The Pilot News
- Type: Daily newspaper
- Format: Broadsheet
- Owner(s): Horizon Publications
- Publisher: Cindy Stockton
- Editor: James Master
- Founded: 1851
- Political alignment: Republican
- Headquarters: 218 N. Michigan Plymouth, Indiana 46563
- Circulation: 4,435
- OCLC number: 8807950
- Website: thepilotnews.com

= The Pilot News =

The Pilot News is a six-day-a-week daily newspaper serving Plymouth, Indiana, United States, and the surrounding area, with a circulation of 4,435. Covering local news and sports both online and in print, it delivers Monday through Saturday throughout Marshall County.

It has five sister papers.

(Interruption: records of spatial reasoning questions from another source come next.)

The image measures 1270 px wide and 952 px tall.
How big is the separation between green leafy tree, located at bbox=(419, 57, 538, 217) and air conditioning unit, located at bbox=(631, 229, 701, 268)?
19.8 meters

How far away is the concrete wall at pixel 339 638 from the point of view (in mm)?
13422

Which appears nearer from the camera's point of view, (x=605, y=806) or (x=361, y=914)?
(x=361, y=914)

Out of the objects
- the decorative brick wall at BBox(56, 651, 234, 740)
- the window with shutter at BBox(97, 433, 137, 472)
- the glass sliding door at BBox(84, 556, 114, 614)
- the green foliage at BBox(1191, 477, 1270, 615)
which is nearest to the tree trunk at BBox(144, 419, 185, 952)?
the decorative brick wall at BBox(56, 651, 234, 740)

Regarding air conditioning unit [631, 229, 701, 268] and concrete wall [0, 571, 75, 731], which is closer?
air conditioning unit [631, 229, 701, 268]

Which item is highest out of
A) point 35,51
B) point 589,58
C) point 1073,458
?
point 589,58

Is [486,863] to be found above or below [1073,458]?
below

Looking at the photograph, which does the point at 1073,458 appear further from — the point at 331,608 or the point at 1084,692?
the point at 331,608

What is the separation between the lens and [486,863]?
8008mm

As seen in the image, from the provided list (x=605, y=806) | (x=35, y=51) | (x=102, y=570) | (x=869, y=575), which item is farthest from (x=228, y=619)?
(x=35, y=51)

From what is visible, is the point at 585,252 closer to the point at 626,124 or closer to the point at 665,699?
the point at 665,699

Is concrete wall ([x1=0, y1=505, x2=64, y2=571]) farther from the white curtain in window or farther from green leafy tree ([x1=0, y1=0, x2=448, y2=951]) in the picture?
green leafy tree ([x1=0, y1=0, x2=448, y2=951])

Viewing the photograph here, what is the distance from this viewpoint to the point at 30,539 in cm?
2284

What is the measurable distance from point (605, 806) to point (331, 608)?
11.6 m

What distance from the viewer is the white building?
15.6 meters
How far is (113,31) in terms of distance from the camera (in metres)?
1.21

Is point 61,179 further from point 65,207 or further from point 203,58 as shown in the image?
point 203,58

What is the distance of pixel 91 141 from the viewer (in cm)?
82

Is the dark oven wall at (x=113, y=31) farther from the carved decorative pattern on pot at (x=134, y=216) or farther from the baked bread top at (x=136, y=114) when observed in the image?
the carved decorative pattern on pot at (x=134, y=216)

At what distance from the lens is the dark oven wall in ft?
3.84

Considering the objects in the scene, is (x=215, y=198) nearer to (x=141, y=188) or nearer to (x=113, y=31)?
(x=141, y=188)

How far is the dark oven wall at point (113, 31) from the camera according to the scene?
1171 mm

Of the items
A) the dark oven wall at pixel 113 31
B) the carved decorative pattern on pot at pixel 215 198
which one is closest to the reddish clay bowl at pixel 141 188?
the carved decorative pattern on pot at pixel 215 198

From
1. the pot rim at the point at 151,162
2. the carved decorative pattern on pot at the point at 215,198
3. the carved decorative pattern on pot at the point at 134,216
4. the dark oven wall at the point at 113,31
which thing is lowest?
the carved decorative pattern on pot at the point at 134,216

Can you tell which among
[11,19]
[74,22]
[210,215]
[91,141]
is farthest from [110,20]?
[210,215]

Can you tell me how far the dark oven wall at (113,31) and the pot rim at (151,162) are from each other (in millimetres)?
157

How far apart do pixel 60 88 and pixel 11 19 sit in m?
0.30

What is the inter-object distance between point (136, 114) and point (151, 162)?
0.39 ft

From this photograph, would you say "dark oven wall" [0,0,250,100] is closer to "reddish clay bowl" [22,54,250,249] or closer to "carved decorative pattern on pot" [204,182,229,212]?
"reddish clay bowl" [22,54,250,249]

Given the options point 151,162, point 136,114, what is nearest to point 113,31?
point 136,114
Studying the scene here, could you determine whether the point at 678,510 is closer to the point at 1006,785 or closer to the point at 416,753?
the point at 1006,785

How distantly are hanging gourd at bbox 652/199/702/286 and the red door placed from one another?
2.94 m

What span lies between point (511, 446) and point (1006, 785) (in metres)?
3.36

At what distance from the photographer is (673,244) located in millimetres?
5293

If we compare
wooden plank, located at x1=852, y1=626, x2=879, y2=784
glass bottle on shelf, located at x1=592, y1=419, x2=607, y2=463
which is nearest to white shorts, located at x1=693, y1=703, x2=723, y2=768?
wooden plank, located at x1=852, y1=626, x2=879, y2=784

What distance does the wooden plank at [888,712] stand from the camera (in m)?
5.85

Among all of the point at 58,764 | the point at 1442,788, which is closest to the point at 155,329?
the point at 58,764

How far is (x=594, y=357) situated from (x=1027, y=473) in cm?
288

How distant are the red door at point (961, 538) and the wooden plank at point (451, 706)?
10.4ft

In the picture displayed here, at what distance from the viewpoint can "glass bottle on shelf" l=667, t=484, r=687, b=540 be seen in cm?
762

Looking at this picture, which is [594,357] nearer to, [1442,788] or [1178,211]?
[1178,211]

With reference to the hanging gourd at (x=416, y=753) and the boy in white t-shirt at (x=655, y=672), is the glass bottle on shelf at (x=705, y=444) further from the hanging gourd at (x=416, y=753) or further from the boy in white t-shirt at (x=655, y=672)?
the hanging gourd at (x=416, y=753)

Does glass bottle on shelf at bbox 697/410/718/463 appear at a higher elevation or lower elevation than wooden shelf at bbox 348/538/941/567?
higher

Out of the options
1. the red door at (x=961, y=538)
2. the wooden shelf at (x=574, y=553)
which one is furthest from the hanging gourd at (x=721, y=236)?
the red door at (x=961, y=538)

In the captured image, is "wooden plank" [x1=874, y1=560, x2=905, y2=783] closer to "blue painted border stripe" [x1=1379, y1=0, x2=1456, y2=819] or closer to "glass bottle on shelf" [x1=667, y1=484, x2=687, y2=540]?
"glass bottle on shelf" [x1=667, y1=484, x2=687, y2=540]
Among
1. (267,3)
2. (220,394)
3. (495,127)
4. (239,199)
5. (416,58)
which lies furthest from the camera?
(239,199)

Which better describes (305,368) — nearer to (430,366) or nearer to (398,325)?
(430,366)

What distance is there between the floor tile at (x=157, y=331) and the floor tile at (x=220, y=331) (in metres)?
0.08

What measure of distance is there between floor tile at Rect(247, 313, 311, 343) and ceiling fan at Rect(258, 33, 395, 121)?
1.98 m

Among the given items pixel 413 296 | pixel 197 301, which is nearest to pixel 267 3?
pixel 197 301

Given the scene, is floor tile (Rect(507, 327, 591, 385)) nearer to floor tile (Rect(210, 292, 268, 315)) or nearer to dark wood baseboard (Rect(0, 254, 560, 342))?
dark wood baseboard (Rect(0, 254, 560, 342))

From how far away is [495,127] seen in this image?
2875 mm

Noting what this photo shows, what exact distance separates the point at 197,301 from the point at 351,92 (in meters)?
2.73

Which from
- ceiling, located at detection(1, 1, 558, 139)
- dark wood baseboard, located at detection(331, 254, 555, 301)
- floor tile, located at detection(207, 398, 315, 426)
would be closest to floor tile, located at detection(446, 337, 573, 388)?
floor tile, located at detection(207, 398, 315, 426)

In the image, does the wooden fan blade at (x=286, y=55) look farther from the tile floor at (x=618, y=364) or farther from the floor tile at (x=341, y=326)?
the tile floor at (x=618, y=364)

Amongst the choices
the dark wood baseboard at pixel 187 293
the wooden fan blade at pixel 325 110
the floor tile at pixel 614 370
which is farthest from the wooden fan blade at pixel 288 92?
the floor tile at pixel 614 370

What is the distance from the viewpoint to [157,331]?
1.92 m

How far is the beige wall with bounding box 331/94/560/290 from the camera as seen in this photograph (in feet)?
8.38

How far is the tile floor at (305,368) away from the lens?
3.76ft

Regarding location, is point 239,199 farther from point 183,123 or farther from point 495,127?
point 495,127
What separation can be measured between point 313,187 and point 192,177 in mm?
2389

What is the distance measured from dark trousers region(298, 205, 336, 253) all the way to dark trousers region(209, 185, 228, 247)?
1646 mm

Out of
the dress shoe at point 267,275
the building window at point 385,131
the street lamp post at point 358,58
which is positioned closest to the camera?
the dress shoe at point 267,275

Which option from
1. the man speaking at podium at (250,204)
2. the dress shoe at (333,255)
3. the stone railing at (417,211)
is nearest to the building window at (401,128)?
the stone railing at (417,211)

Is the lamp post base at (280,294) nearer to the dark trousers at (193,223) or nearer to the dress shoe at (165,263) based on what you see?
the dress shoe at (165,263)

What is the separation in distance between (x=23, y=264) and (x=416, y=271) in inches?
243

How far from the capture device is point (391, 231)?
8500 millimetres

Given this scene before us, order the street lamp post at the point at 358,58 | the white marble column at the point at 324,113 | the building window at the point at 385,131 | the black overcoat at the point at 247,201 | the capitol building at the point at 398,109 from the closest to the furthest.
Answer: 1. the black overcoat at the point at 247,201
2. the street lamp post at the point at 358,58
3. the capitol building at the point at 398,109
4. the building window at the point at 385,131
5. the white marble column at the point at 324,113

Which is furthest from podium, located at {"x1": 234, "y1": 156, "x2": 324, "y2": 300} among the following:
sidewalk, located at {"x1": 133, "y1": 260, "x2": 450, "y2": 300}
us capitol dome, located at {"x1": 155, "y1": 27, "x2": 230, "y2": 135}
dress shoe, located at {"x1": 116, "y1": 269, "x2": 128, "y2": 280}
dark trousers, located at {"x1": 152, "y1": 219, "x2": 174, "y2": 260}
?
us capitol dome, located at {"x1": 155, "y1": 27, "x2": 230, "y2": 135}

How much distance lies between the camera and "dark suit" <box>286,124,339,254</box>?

These include three weekly papers delivered each Thursday: Heartland News, delivered in the towns of Nappanee, Wakarusa, Bremen, Bourbon; Culver Citizen in the town of Culver; and The Leader throughout Starke County. There are also two shopper products: The Shopper, delivered Saturday/Sunday throughout Marshall County; and The Review, delivered Tuesday throughout Starke County.

The Valparaiso Vidette Messenger and the Rushville Republican published stories on The Pilot News 100th birthday on July 31, 1951, detailing how it was one of only twelve daily newspapers in Indiana when it was first established.

The Pilot was founded in 1851 by John Q. Howell. It had the odd quirk of publishing its first issue as number 13, which was explained by Howell as an effort to retain continuity of numbering with his previous paper, the Rochester Republican.

The Pilot announced its politics as Jacksonian, but pledged to "never descend to that abuse of our opponents in Opinion which is too often resorted to by partizan Presses." Howell moved his paper form Rochester to Plymouth when some townspeople in Plymouth offered him $200 to relocate.

The Pilot has since gone through multiple owners and many different names, and ultimately switched from being a Democratic paper to a Republican one. It returned to its original name after the merger of the Plymouth Pilot and the Plymouth News in 1947. Under a unique arrangement, the Republican Pilot initially published a copy under the News name and masthead with all the articles the same, but the editorial content from a Democratic perspective.

The paper was sold to Park Newspapers in March 1977. In 2003, Horizon Publications purchased it from Community Newspaper Holdings. It had a location sales volume of $1,702,000 as of September 2018.